▶ _What to work on_
**A)** Can you rewrite the stretch from "Zenker diverticulum originates" through "the Killian triangle." in the Zenker diverticulum passage, swapping "UES" for "upper esophageal sphincter"?
**B)** Can you continue the Zenker diverticulum passage with the next part, starting after its last sentence?

▶ _Page extract_
- Opening Delimiter -

Pharyngoesophageal Diverticulum (Zenker Diverticulum)
- Dysphagia
- Regurgitation of undigested food (with risk of aspiration)
- Gurgling sounds in the neck
- Halitosis.
Zenker diverticulum originates from the posterior wall of the esophagus in a triangular area of weakness, limited inferiorly by the cricopharyngeus muscle and superiorly by the inferior constrictor muscles (ie, the Killian triangle). As the diverticulum enlarges, it tends to deviate from the midline, mostly to the left (Figure 36–5).
Zenker diverticulum results from either a lack of coordination between the pharyngeal contraction and the opening of the UES or a hypertensive UES (including cricopharyngeal spasm). Because of the increased intraluminal pressure, there is progressive herniation of mucosa and submucosa through the Killian triangle.

- Closing Delimiter -

▶ _Data to examine_
- Opening Delimiter -

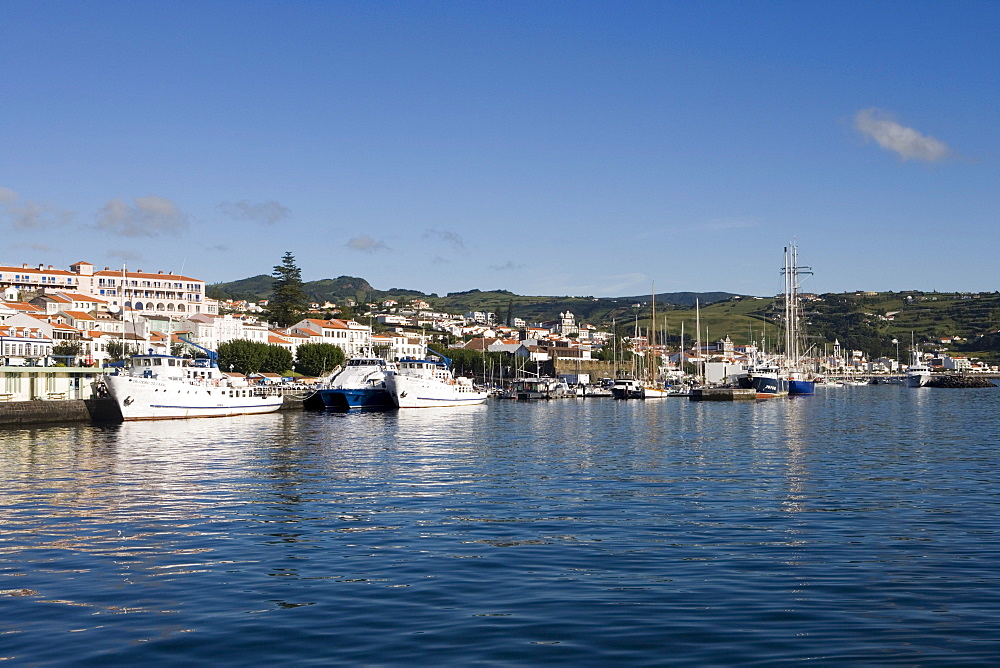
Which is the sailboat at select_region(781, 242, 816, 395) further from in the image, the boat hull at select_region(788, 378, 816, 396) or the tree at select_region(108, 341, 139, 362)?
the tree at select_region(108, 341, 139, 362)

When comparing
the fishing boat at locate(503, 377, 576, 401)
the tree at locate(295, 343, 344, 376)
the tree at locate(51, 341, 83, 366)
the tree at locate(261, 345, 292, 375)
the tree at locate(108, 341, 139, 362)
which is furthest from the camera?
the tree at locate(295, 343, 344, 376)

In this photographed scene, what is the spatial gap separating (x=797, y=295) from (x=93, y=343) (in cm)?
9935

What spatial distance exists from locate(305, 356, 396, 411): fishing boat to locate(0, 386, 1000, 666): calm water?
50.6m

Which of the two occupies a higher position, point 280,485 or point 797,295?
point 797,295

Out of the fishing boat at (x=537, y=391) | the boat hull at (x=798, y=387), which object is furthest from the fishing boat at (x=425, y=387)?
the boat hull at (x=798, y=387)

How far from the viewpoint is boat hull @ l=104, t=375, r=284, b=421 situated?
6851 cm

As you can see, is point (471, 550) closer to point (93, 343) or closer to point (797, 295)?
point (93, 343)

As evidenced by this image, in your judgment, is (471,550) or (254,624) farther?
(471,550)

- Closing Delimiter -

▶ _Answers below_
**A)**
Zenker diverticulum originates from the posterior wall of the esophagus in a triangular area of weakness, limited inferiorly by the cricopharyngeus muscle and superiorly by the inferior constrictor muscles (ie, the Killian triangle). As the diverticulum enlarges, it tends to deviate from the midline, mostly to the left (Figure 36–5).
Zenker diverticulum results from either a lack of coordination between the pharyngeal contraction and the opening of the upper esophageal sphincter or a hypertensive upper esophageal sphincter (including cricopharyngeal spasm). Because of the increased intraluminal pressure, there is progressive herniation of mucosa and submucosa through the Killian triangle.

**B)**
Dysphagia is the most common symptom. The regurgitation of undigested food from the diverticulum often occurs and can lead to aspiration both into the tracheobronchial tree and pneumonia. Patients frequently have halitosis and can hear gurgling sounds in the neck. About 30–50% of patients have associated GERD.
A barium swallow can clearly show the position and size of the diverticulum. It can also show a hiatal hernia.
Esophageal manometry can demonstrate a lack of coordination between the pharynx and the cricopharyngeus muscle, as well as a hypertensive UES. In addition, it can show a hypotensive LES and abnormal esophageal peristalsis. Ambulatory pH monitoring can determine whether abnormal esophageal acid exposure is present.
The differential diagnosis of Zenker diverticulum includes esophageal stricture, achalasia, esophageal cancer, and pneumonia. A sudden increase in pain and dysphagia symptoms or hematemesis in a patient with an existing Zenker diverticulum should raise suspicion for a squamous cell carcinoma arising within the diverticulum, which is a rare but reported event. Other diverticula can occur in the pharyngeal (pharyngeal pouch) and upper esophageal (Killiam–Jamieson diverticulum) areas and should be distinguished because the treatment is different.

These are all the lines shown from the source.